La Commission a été mise sur pied en raison du «rôle important des Eglises dans le rétablissement d’un dialogue, que je qualifie de « en vérité », c’est-à-dire un dialogue qui met en avant une lutte contre l’antisémitisme et l’antijudaïsme, ou peut-être d’abord l’antijudaïsme», expliquait au micro de RCF, le 27 mai, Evelyne Will-Muller, vice-présidente de l’Amitié judéo-chrétienne et déléguée de l’UEPAL. Elle précise que «tous les communiqués qui sont faits, les études qui ont été menées ont toujours à la fois cet élément théologique et biblique comme fondement».
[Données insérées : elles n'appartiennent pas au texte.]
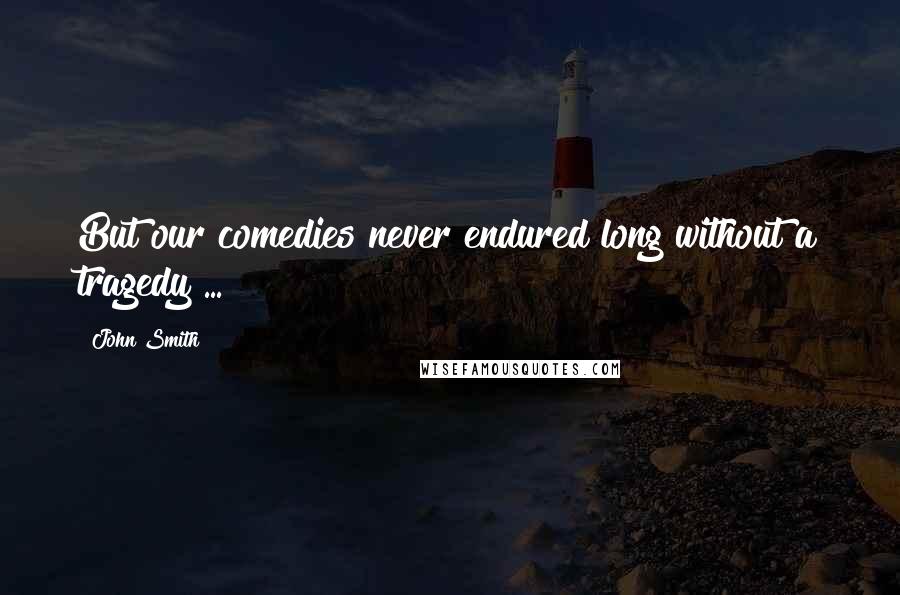 John Smith Quotes: But our comedies never endured long without a tragedy ...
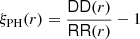 $ \xi_{\mathrm{PH}}(r)= \frac{{{\mathsf{DD}}}(r)}{{{\mathsf{RR}}}(r)}-1 $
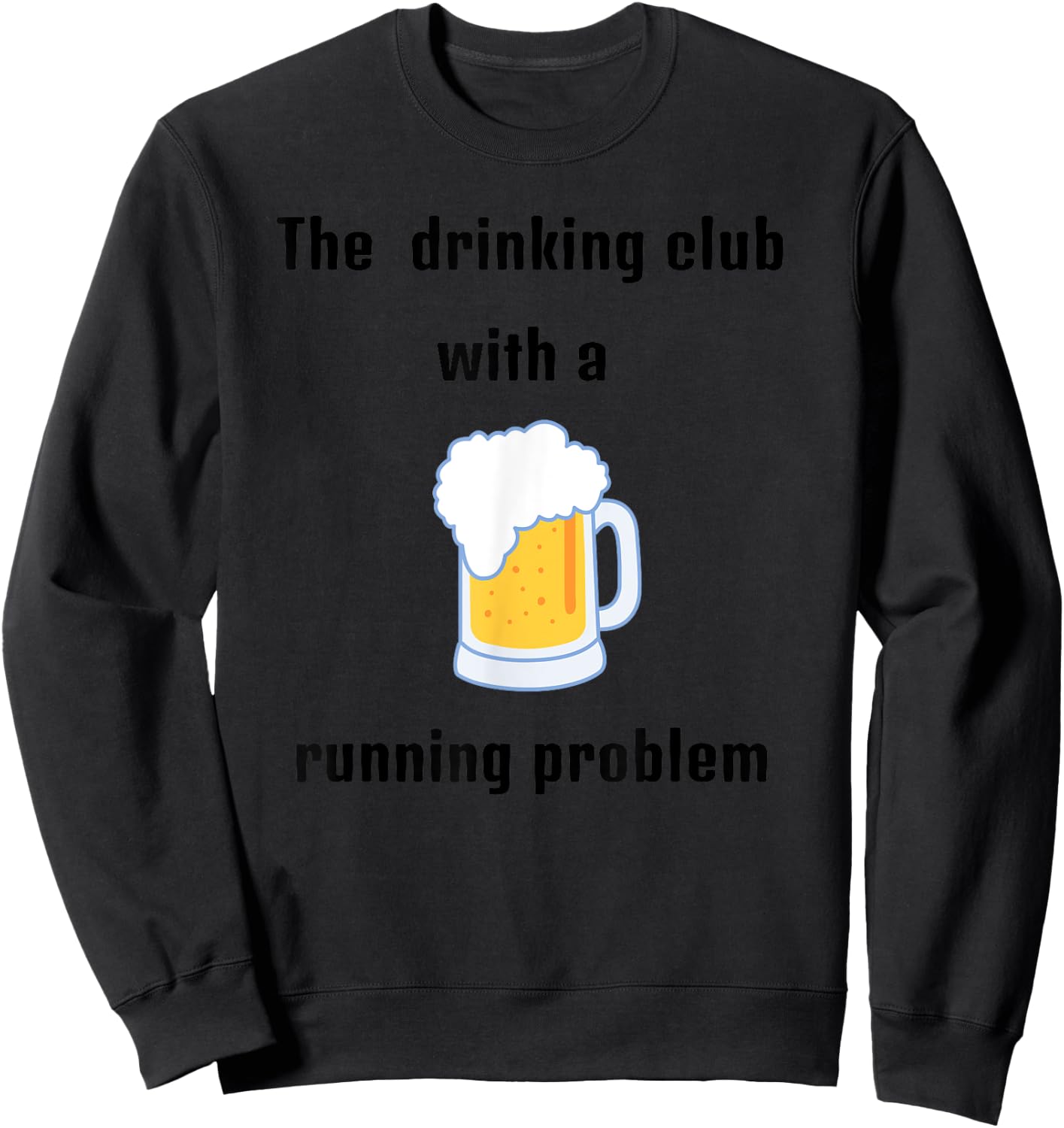 The Drinking Club with a Running Problem Hash House Harriers Sweatshirt - Sweatshirt | Black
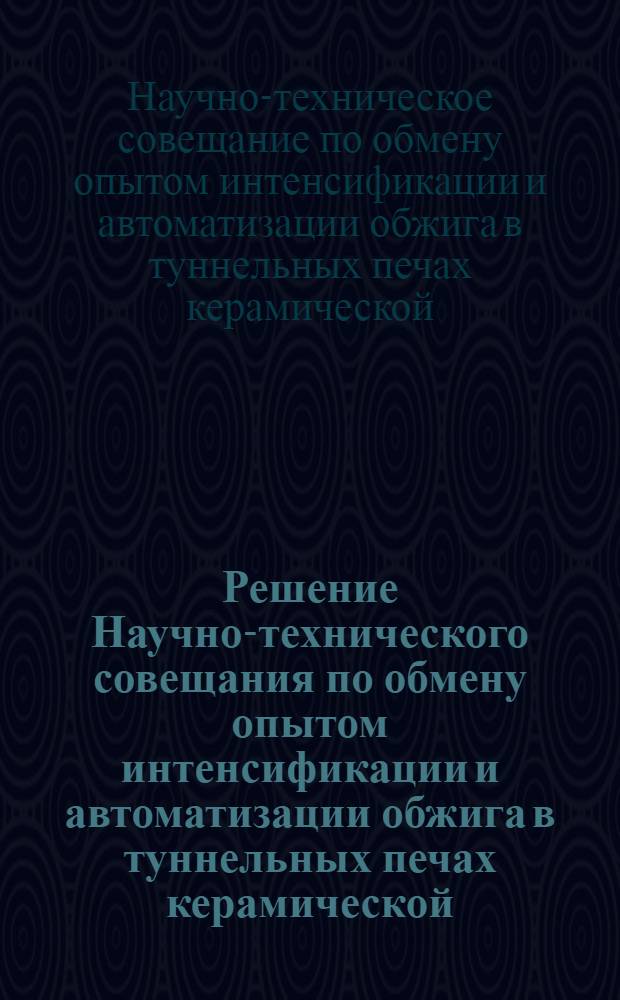 Решение Научно-технического совещания по обмену опытом интенсификации и автоматизации обжига в туннельных печах керамической, огнеупорной и абразивной отраслях промышленности. (Ленинград, 28-30 июня 1961 г.)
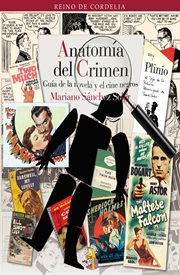 Anatomia del crimen : guia de la novela y el cine negros cover image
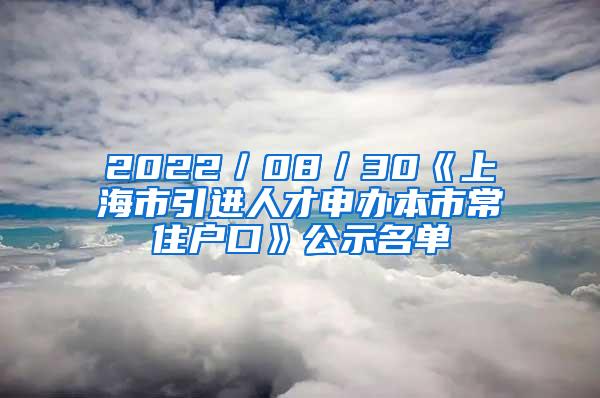 2022／08／30《上海市引进人才申办本市常住户口》公示名单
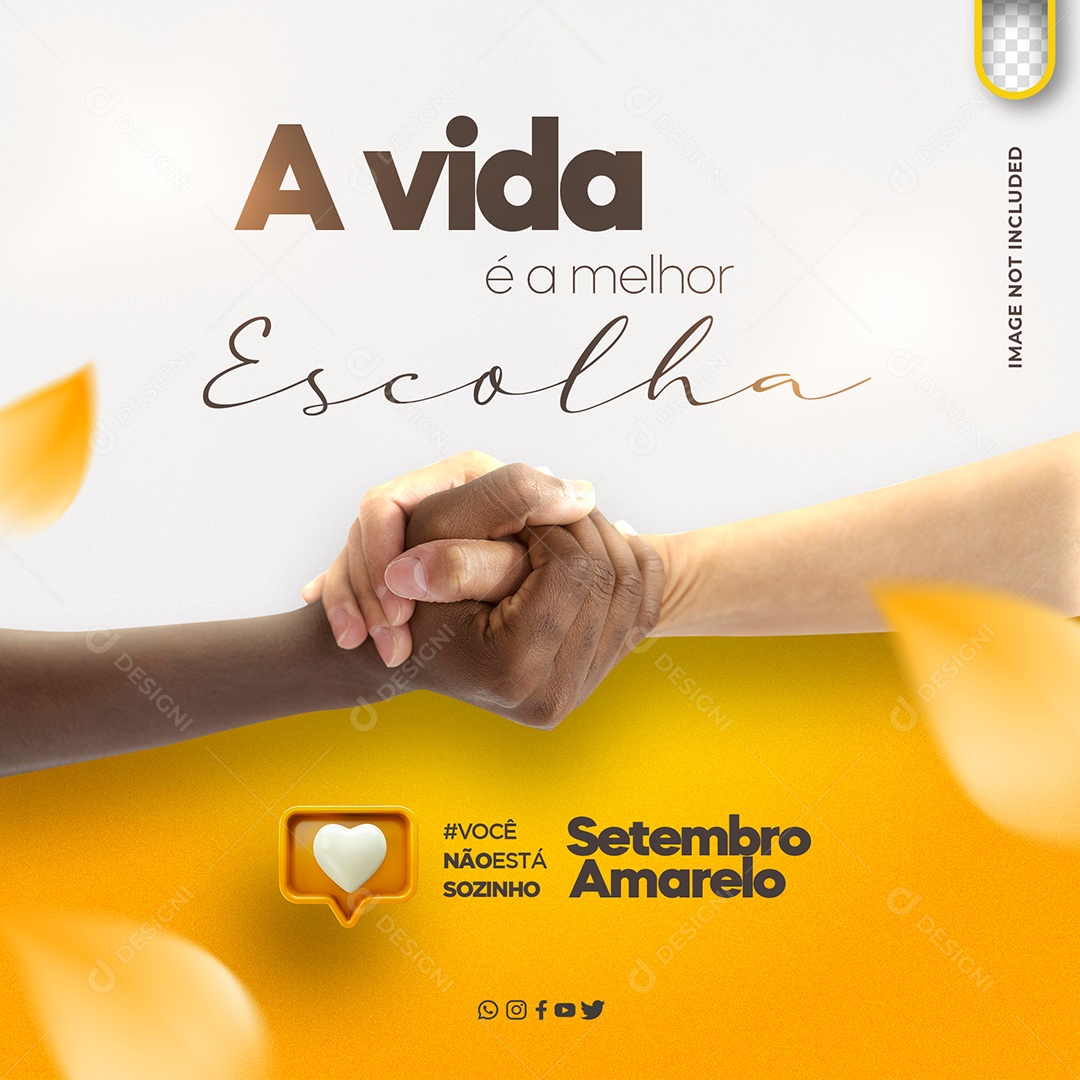 A Vida é a Melhor Escolha Setembro Amarelo Social Media PSD Editável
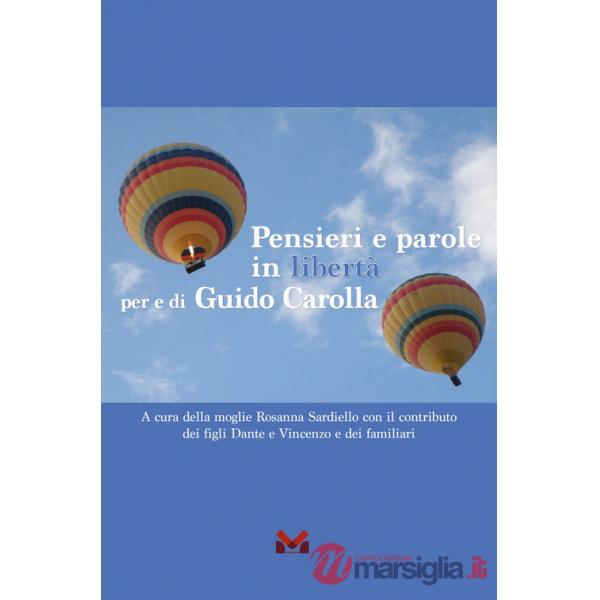 Pensieri e parole in libertà per e di Guido Carolla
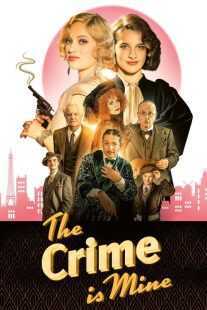 فیلم The Crime Is Mine 2023
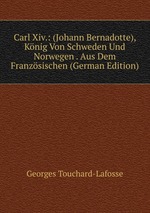 Carl Xiv. (Johann Bernadotte). Knig Von Schweden Und Norwegen Volume 1-2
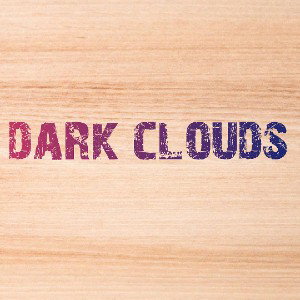  - ☁️dark clouds ☁️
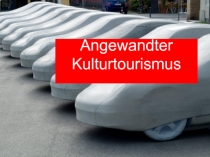Angewandter Kulturtourismus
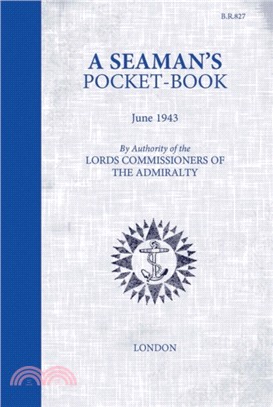 A Seaman's Pocketbook：June 1943, by the Lord Commissioners of the Admiralty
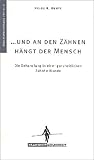 Und an den Zähnen hängt der Mensch: Die Behandlung in einer ganzheitlichen Zahnheilkunde. by 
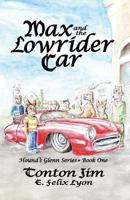 Max and the Lowrider Car: Hound's Glenn Series Book One 098932902X Book Cover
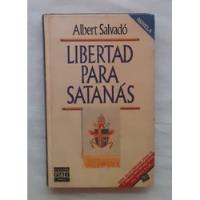 Libertad Para Satanas Albert Salvado Libro Original 1985 segunda mano  Perú 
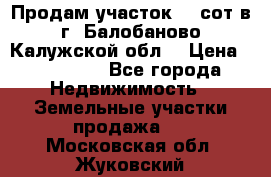 Продам участок 12 сот в г. Балобаново Калужской обл. › Цена ­ 850 000 - Все города Недвижимость » Земельные участки продажа   . Московская обл.,Жуковский г.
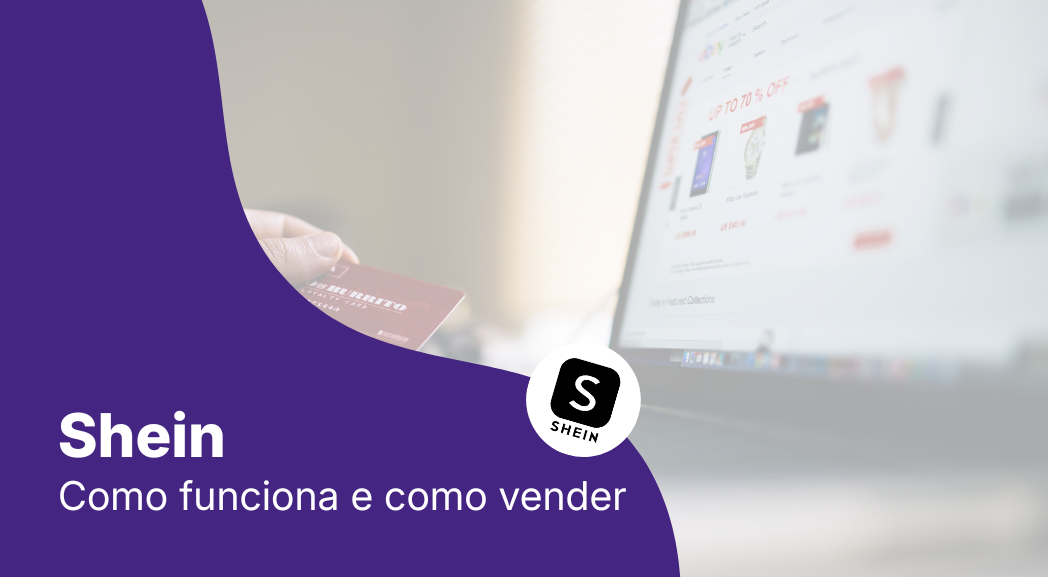 Shein: Como Funciona e Guia Completo de Como Vender em 2026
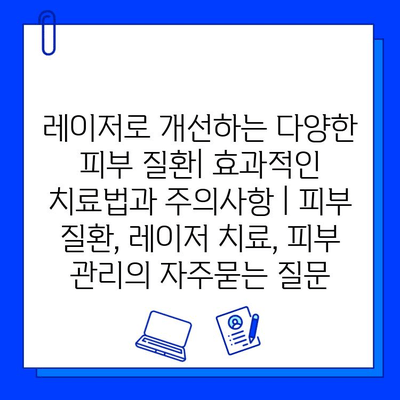 레이저로 개선하는 다양한 피부 질환| 효과적인 치료법과 주의사항 | 피부 질환, 레이저 치료, 피부 관리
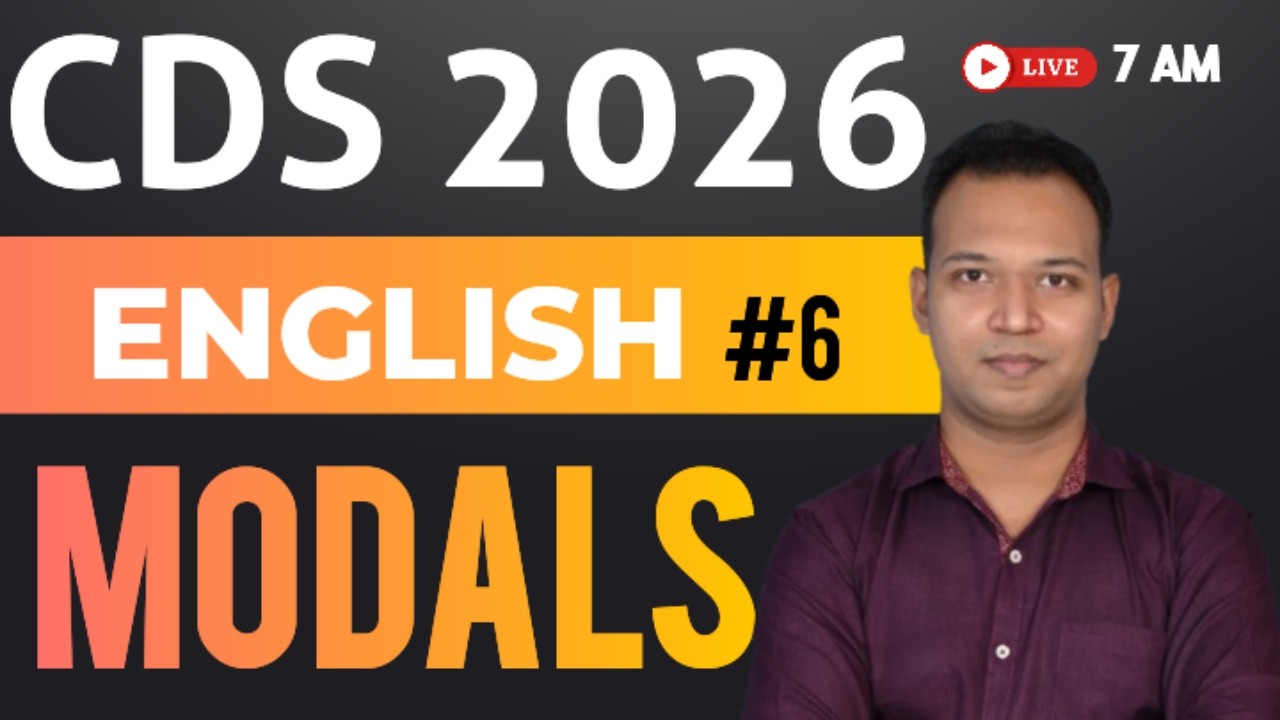 Modals for CDS 2026 | English for cds 2026 | Class-6 | cds enlglish classes |  #cds #cds2026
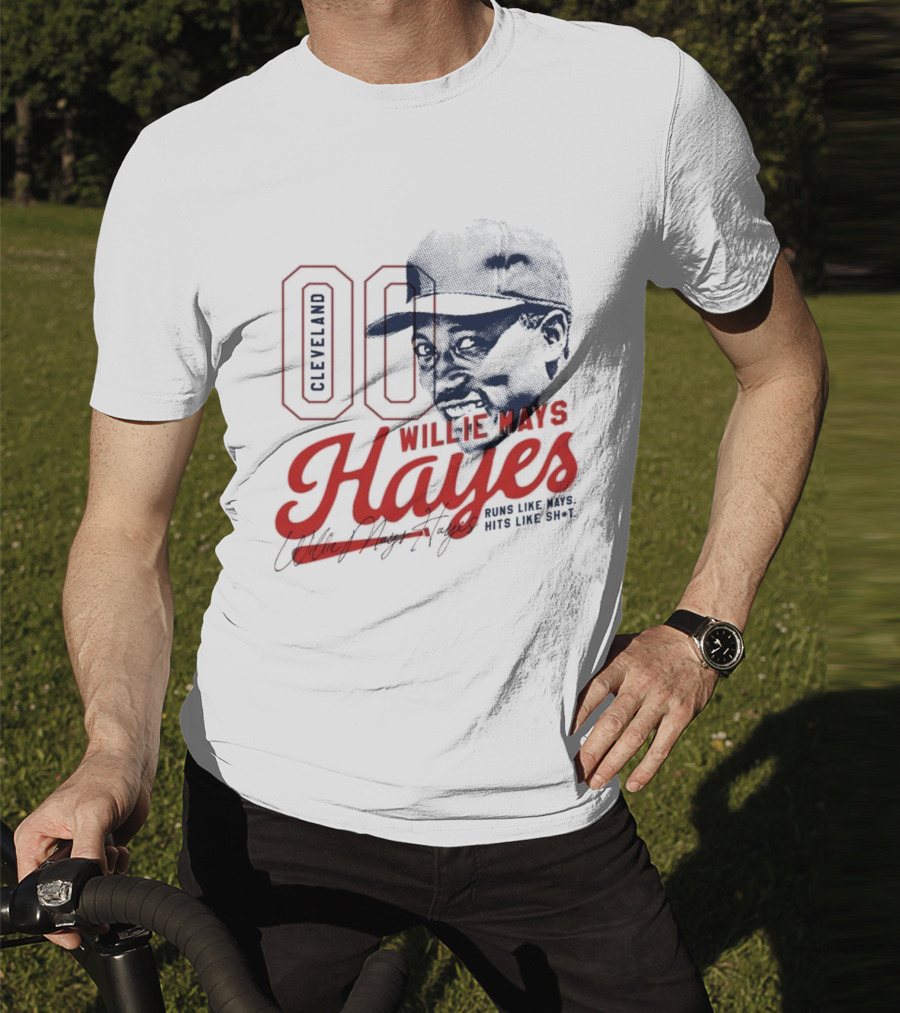 Cleveland 00 Willie Mays Hayes Runs Like Mays Hits Like Sh*t T-Shirt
Les porte-parole se penchent notamment sur l’oubli des souffrances des Juifs, déjà objet de réflexion lors d’une rencontre en 2025 à Gênes, en Italie. Evelyne Will-Muller détaille: «Dans une histoire complexe, la souffrance des uns efface celle des autres: certaines positions vont mettre en avant un soutien fort (par exemple à la Palestine). On va mettre l’accent, y compris dans des communiqués, sur les souffrances réelles (des Palestiniens), mais en ne prenant pas du tout en compte des souffrances que vivent aussi des juifs.»

Un examen commun des sujets éthiques

La Commission propose également un travail biblique sur le Nouveau Testament, mais aussi un travail sur comment parler de l’autre, en développant une capacité d’écoute de l’autre dans sa différence. Ensemble, luthériens et juifs réfléchissent aussi sur des questions éthiques, comme en 2023 à Leipzig, en Allemagne, sur la fin de vie. Parmi les temps forts de la rencontre, certains étaient ouverts au public, comme le culte au Temple-Neuf le 31 mai où la prédication a été assurée par la pasteure Petra Magne de la Croix et le rabbin Alexander Grodensky.